Return all lines in the data where the string "scientific" can be found.

▬▬▬▬▬▬

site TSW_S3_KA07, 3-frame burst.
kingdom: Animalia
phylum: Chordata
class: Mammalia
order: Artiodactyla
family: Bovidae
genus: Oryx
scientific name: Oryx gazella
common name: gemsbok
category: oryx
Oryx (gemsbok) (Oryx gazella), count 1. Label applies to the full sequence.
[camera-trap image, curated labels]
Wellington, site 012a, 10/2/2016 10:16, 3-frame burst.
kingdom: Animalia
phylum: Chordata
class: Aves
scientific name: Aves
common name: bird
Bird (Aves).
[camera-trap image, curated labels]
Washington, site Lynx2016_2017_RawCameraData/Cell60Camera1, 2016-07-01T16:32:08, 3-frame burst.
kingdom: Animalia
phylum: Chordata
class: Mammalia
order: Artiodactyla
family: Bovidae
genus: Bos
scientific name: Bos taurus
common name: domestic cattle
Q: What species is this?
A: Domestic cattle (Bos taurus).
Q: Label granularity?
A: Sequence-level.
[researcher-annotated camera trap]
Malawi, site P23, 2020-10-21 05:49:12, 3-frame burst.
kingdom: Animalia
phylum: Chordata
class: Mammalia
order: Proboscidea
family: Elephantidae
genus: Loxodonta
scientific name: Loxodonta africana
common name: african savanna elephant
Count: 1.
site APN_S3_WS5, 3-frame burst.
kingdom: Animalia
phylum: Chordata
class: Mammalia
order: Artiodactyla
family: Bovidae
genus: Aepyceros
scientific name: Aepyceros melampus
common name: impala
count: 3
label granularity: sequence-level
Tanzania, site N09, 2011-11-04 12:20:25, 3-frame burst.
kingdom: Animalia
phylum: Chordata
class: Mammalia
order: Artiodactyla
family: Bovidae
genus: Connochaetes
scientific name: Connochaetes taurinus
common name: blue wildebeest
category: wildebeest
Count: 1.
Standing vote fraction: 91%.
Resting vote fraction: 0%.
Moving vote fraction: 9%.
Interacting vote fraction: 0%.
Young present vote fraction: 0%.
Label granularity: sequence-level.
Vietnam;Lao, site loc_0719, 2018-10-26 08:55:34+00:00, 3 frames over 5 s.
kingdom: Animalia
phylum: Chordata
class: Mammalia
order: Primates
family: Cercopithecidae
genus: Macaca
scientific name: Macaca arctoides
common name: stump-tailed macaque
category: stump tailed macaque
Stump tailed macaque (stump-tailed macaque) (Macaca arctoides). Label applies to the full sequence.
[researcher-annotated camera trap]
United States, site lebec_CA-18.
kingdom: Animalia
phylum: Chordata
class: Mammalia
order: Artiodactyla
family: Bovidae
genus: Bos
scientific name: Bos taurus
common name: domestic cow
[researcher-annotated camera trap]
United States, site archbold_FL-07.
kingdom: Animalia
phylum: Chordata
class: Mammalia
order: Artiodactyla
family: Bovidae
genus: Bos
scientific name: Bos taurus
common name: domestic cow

▬▬▬▬▬▬

- [REPLY TO THE EXERCISE]
scientific name: Oryx gazella
scientific name: Aves
scientific name: Bos taurus
scientific name: Loxodonta africana
scientific name: Aepyceros melampus
scientific name: Connochaetes taurinus
scientific name: Macaca arctoides
scientific name: Bos taurus
scientific name: Bos taurus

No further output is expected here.